• **Source**
──────────

On December 30, 2023, the Singapore-flagged Maersk Hangzhou, owned by Danish company Maersk Line, came under missile and subsequent boat attacks by Houthi rebels in the Red Sea. The U.S. Navy responded by using helicopters to destroy three of the four ships used in the assault. Maersk, the world’s largest shipping company, immediately announced it was suspending operations in the sea indefinitely, rejoining major Western shipping firms and energy companies in redirecting shipping away from the region.

Houthi attacks have occurred regularly since October 2023 after the group declared it would target ships associated with Israel. In response, Washington announced a task force on December 18—Operation Prosperity Guardian—to combat the attacks, and imposed sanctions on Houthi funding networks, mainly linked to Iran. But the difficulty in securing the Red Sea’s narrow waters and the bottleneck at the Suez Canal have laid bare the fragility of global shipping, with an estimated 20 percent decline in ship traffic through the Red Sea in December 2023. Daily container vessel traffic through the Suez Canal had meanwhile halved by early January 2024, compared to a year before.

──────────

• **Exercise A**
Update the listing from the line with "Is out-of-focus white" through the end of the listing, changing "lens" to "camera" and leaving everything else untouched.
• **Exercise B**
Extend the passage on Houthi attacks against Red Sea shipping, picking up after its last sentence.

──────────

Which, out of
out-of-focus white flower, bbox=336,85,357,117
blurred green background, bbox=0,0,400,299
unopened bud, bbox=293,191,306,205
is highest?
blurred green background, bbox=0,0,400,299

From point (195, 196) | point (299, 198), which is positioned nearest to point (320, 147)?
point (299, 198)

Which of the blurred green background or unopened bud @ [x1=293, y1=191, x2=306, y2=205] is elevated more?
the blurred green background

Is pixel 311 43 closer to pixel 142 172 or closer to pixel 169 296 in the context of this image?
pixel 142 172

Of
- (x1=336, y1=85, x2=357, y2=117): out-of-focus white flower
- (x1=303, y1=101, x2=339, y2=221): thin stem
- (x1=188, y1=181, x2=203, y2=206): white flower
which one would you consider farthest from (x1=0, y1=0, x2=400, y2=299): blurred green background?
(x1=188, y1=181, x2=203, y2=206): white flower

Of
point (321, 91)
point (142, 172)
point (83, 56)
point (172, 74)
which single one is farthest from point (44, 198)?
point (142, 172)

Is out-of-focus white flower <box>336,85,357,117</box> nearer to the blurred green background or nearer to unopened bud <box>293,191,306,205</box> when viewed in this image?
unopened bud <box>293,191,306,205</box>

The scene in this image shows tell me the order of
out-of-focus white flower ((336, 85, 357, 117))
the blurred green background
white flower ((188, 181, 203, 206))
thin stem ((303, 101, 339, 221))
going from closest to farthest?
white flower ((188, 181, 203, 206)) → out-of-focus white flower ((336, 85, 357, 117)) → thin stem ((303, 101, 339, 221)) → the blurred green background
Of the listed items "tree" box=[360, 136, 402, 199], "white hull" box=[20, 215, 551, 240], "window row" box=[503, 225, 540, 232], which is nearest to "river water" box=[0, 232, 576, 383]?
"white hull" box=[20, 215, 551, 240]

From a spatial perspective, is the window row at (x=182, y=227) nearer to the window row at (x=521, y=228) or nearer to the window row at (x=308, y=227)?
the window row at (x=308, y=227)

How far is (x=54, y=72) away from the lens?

──────────

• **Exercise result A**
Is out-of-focus white flower <box>336,85,357,117</box> nearer to the blurred green background or nearer to unopened bud <box>293,191,306,205</box> when viewed in this image?
unopened bud <box>293,191,306,205</box>

The scene in this image shows tell me the order of
out-of-focus white flower ((336, 85, 357, 117))
the blurred green background
white flower ((188, 181, 203, 206))
thin stem ((303, 101, 339, 221))
going from closest to farthest?
white flower ((188, 181, 203, 206)) → out-of-focus white flower ((336, 85, 357, 117)) → thin stem ((303, 101, 339, 221)) → the blurred green background
Of the listed items "tree" box=[360, 136, 402, 199], "white hull" box=[20, 215, 551, 240], "window row" box=[503, 225, 540, 232], which is nearest to "river water" box=[0, 232, 576, 383]?
"white hull" box=[20, 215, 551, 240]

From a spatial perspective, is the window row at (x=182, y=227) nearer to the window row at (x=521, y=228) or nearer to the window row at (x=308, y=227)?
the window row at (x=308, y=227)

How far is (x=54, y=72) away from the camera?

• **Exercise result B**
The repercussions of redirecting shipping are being felt globally, with ocean cargo rates skyrocketing since the attacks began. By early January, the logistics company Freightos reported that rates for Asia-to-North Europe shipping had more than doubled to above $4,000 per 40-foot container. By mid-January, the cost of sending a 24-foot shipping container from India to Europe and the U.S. East Coast had risen from $600 to $1,500. Adding to the financial burden, surcharges ranging from $500 to $2,700 per container are anticipated, and rates for shipments from Asia to North America have also experienced significant hikes.

For those daring to navigate the Red Sea, insurance premiums have more than tripled from 0.2 percent to 0.7 percent of a vessel’s value per journey. Though consumers haven’t yet felt the brunt of rising prices, the specter of inflation looms in the coming weeks. The anticipated domino effects recall the aftermath of the 2021 Ever Given disaster, when a ship ran aground in the Suez Canal for six days, leaving a lasting impact that reverberated for months.

The imperative for the U.S. in controlling and stabilizing threats to shipping is underscored by its commitment to global economic stability, dollar-dominated international trade, and the leverage it gains over allies and adversaries. Being able to ensure or compromise the safe movement of other countries’ goods and military vessels complements Washington’s ability to enforce blockades and economic sanctions, as well as to respond quickly to global crises and combat terrorism and organized crime.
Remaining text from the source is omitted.